= Raehann Bryce-Davis =

American opera singer

Raehann Bryce-Davis (born May 17, 1986) is an American operatic mezzo-soprano and producer. Bryce-Davis was born in Mexico and raised in Keene, Texas. She attended the University of Texas at Arlington and the Manhattan School of Music, where she was a student of Cynthia Hoffmann. She is a winner of the 2018 George London Award at the George London Competition, the 2017 Concorso Lirico di Portofino, the 2016 Richard F. Gold Career Grant from Merola Opera Program, the 2015 International Hilde Zadek Competition in Vienna and the 2015 Sedat Gürel - Güzin Gürel International Voice Competition in Istanbul. Bryce-Davis has been acclaimed across Europe and North America for her portrayals of Verdi roles such as Eboli, Azucena, and Preziosilla, as well as bel canto heroines such as Leonora from Donizetti's La Favorite and Sara in Roberto Devereux. In concert, solo highlights include performances of Verdi's Requiem at Carnegie Hall with the Oratorio Society of New York, conducted by Kent Tritle, Verdi's Requiem with the Montreal Symphony Orchestra under Kent Nagano, Elgar's Sea Pictures at the Vienna Musikverein with Jun Märkl, and a Grammy-nominated performance of Pulitzer Prize-winning Paul Moravec and Mark Campbell's Sanctuary Road.

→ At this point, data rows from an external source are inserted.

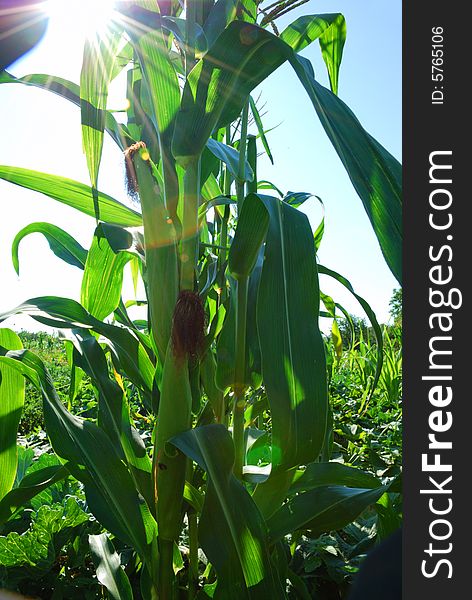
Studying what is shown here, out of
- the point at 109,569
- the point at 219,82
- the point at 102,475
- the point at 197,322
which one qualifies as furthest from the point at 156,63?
the point at 109,569

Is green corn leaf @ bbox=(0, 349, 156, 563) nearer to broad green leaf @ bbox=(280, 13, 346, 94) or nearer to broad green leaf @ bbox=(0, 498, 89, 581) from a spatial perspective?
broad green leaf @ bbox=(0, 498, 89, 581)

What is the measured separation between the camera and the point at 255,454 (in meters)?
1.18

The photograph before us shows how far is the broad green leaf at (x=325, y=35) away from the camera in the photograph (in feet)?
2.89

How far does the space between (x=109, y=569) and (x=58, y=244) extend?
0.62 m

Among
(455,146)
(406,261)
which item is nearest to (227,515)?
(406,261)

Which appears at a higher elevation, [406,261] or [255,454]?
[406,261]

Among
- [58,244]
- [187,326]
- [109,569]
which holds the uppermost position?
[58,244]

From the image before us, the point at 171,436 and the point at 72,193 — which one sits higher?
the point at 72,193

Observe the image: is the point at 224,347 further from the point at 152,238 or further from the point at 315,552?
the point at 315,552

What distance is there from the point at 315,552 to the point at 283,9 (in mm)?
975

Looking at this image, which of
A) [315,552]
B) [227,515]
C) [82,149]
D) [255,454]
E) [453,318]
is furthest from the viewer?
[255,454]

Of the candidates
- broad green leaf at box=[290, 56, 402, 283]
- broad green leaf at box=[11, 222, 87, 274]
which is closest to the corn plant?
broad green leaf at box=[290, 56, 402, 283]

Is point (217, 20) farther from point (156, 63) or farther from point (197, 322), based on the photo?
point (197, 322)

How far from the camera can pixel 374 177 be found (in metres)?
0.48
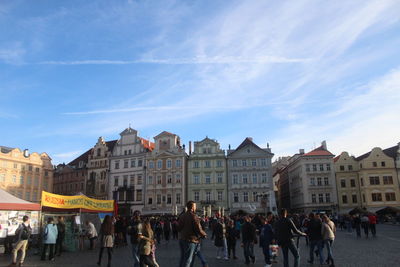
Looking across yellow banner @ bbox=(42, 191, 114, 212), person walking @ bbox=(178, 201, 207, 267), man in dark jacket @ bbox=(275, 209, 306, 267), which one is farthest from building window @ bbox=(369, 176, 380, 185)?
person walking @ bbox=(178, 201, 207, 267)

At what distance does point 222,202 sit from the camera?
55500 millimetres

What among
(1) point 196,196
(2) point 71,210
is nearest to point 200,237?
(2) point 71,210

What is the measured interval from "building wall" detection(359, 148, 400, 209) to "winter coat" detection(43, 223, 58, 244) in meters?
50.8

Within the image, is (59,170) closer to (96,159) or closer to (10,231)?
(96,159)

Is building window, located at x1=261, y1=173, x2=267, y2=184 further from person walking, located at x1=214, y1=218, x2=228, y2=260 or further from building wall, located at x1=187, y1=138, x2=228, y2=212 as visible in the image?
person walking, located at x1=214, y1=218, x2=228, y2=260

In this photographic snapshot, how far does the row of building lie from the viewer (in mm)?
55375

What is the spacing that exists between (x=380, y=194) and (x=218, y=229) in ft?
161

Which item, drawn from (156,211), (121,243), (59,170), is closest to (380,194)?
(156,211)

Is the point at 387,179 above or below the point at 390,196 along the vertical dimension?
above

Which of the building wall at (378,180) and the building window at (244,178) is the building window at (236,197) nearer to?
the building window at (244,178)

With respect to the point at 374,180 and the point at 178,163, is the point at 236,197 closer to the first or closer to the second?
the point at 178,163

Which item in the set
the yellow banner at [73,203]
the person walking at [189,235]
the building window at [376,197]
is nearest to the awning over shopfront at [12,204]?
the yellow banner at [73,203]

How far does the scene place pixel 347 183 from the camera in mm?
57344

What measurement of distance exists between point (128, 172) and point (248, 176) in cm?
1984
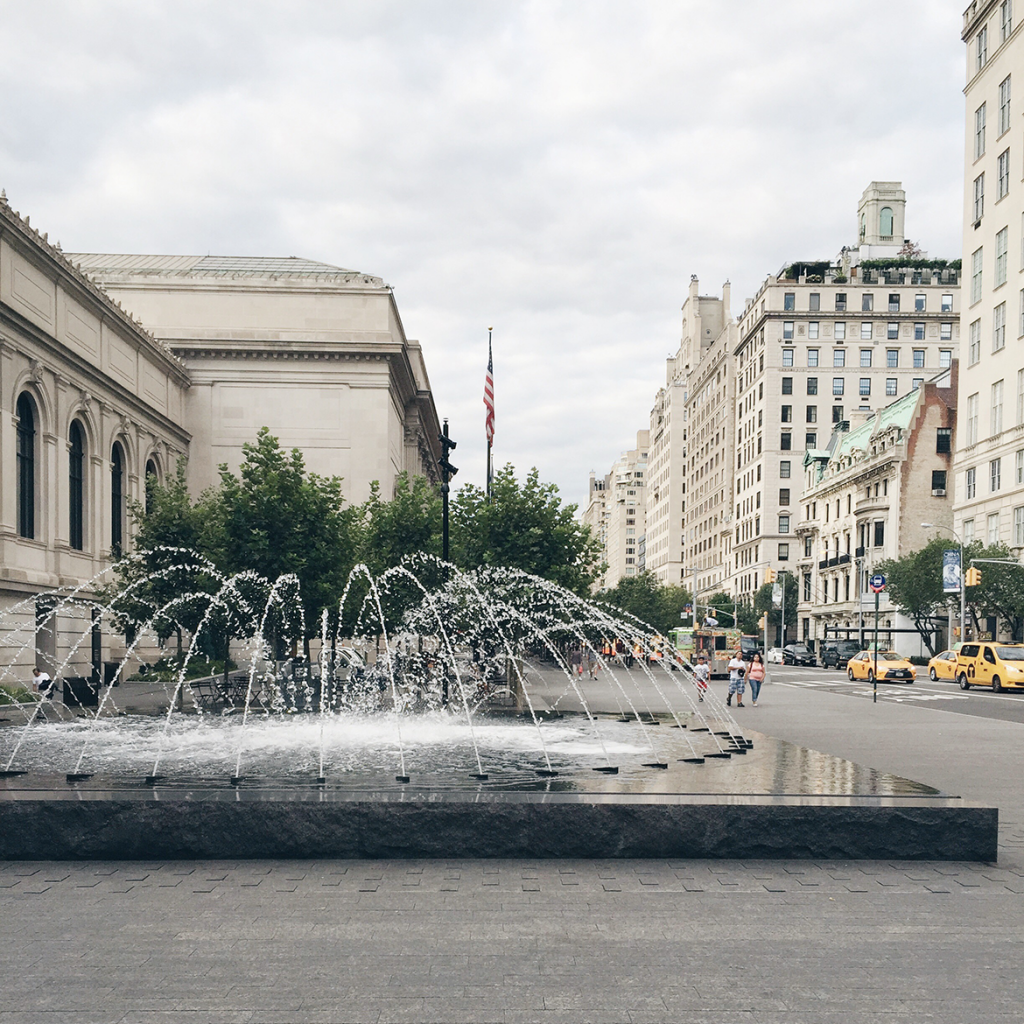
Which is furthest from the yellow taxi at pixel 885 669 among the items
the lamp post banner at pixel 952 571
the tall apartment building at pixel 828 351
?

In 2022, Bryce-Davis made house and role debuts at the Metropolitan Opera as Baba the Turk in The Rake's Progress, at La Monnaie, Brussels, as La Zia Principessa in Suor Angelica, and at Washington National Opera as Azucena in Il trovatore.

In 2021, she returned to both Los Angeles Opera and the Staatstheater Nürnberg as Azucena, and gave solo recitals at both the Tuesday Musical Club in San Antonio, Texas, with pianist Heeyoung Choi, and for the Merola Opera Program with pianist Jeanne-Minette Cilliers.

In 2020, during the COVID-19 pandemic, she produced the music video "To the Afflicted" which became an official video for World Opera Day, and in 2021 she served as executive producer, concept creator, and performer in the award-winning digital short "Brown Sounds" with the LA Opera and Aural Compass Projects.

Bryce-Davis is a co-founder of the Black Opera Alliance.